What does voting have to do with shutting down the nation’s Security Housing Units? The path to closing the SHUs is the same as that needed to organize around are the right to vote (winning the franchise for prisoners) and the final abolition of slavery in the United States. Conjugal visits, wages, and myriad other issues can be raised at the same time, but the guiding star should be the elimination of the pro-slavery segment of the 13th amendment. It is through organizing around these issues that the strength necessary to shut down the SHUs can be built. We are not going to accomplish this goal through lobbying or litigation, but only through organizing—both inside and out.

Why not organize only around the SHU? Because only by involving the general population and their families in the larger struggle for change can the necessary strength be developed. And neither the general population nor their families are going to go down for the SHU alone. My friends and I (we called ourselves the Walla Walla Brothers) once shut down a SHU. It was called the Intensive Management Unit (IMU) at Walla Walla. Some day I will write the whole story, but for the sake of brevity let me just say that through ongoing work we were able to get the general population to engage in a 47-day work strike, the longest in state history, which resulted in our release from the IMU and the transformation of the IMU from a hole to a privileged housing unit. The population had 14 demands, the first of which was to rectify the IMU. So it can be done, but not by focusing on just the SHU.

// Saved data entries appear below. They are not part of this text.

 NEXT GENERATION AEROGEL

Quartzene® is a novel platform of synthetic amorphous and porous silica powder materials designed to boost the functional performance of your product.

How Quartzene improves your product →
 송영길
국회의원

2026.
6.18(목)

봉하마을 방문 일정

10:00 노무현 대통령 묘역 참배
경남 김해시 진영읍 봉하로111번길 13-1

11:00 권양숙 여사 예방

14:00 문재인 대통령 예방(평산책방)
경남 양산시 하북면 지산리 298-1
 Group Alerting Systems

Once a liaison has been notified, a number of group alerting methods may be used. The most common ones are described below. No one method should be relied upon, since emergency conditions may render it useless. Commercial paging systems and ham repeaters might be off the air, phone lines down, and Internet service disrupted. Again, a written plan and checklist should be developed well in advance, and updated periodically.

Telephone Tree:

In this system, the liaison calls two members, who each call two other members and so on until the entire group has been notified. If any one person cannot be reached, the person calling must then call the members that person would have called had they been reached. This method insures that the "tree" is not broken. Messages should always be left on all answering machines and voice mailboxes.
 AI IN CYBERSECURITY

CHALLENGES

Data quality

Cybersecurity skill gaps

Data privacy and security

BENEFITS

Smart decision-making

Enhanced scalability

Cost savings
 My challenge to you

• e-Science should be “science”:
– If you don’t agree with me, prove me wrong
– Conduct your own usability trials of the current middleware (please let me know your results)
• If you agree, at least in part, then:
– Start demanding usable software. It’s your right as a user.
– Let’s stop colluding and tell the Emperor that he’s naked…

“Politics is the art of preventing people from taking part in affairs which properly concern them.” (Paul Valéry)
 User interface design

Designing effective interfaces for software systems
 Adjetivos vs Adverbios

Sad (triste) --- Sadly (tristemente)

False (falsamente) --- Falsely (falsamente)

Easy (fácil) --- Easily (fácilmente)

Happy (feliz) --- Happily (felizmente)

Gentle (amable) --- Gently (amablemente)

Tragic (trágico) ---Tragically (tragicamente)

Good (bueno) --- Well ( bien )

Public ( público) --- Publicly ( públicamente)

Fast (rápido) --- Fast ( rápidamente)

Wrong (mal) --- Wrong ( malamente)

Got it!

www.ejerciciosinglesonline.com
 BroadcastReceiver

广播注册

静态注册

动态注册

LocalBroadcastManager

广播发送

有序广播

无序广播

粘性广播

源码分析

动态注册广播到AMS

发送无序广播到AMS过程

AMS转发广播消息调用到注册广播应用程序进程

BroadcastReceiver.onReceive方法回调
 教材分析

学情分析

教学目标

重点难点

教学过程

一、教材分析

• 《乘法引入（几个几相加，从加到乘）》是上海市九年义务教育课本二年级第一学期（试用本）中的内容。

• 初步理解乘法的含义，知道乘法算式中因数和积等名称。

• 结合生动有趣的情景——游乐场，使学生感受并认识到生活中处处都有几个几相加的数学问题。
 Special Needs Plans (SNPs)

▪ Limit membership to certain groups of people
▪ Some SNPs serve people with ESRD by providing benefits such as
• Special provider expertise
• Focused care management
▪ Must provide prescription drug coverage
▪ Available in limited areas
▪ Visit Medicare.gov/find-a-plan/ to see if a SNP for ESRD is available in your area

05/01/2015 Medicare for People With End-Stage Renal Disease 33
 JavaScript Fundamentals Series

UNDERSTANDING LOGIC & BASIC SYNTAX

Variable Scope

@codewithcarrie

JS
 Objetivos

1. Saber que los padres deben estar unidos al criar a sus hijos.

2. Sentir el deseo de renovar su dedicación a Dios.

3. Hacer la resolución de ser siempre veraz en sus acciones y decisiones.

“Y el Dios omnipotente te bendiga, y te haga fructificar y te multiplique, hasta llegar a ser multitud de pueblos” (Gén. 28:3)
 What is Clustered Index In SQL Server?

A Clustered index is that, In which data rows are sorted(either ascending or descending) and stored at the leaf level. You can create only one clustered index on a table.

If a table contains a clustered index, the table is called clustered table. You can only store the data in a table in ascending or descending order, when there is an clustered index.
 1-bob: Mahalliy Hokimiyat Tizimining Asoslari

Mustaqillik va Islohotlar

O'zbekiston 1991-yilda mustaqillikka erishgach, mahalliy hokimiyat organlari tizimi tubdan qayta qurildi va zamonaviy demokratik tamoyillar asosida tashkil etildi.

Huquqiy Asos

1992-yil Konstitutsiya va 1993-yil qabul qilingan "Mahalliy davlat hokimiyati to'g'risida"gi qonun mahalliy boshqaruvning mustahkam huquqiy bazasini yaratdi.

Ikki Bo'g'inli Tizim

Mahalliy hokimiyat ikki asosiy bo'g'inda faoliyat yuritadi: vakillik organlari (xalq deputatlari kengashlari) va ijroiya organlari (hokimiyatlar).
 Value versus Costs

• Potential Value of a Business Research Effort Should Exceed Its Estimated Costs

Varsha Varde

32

Every human being has a right to life, liberty, and the pursuit of happiness. Rightly or wrongly, prisoners have lost their right to liberty, but their inalienable right to the pursuit of happiness remains. While we all stand for the abolition of prisons, a goal that in this writer’s opinion will require a radical transformation of existing class relations, there are a number of intermediate steps that can be taken while on the road to that goal. If we keep these basic human rights and our class bearings in mind we will not get lost in the twists and turns on that road.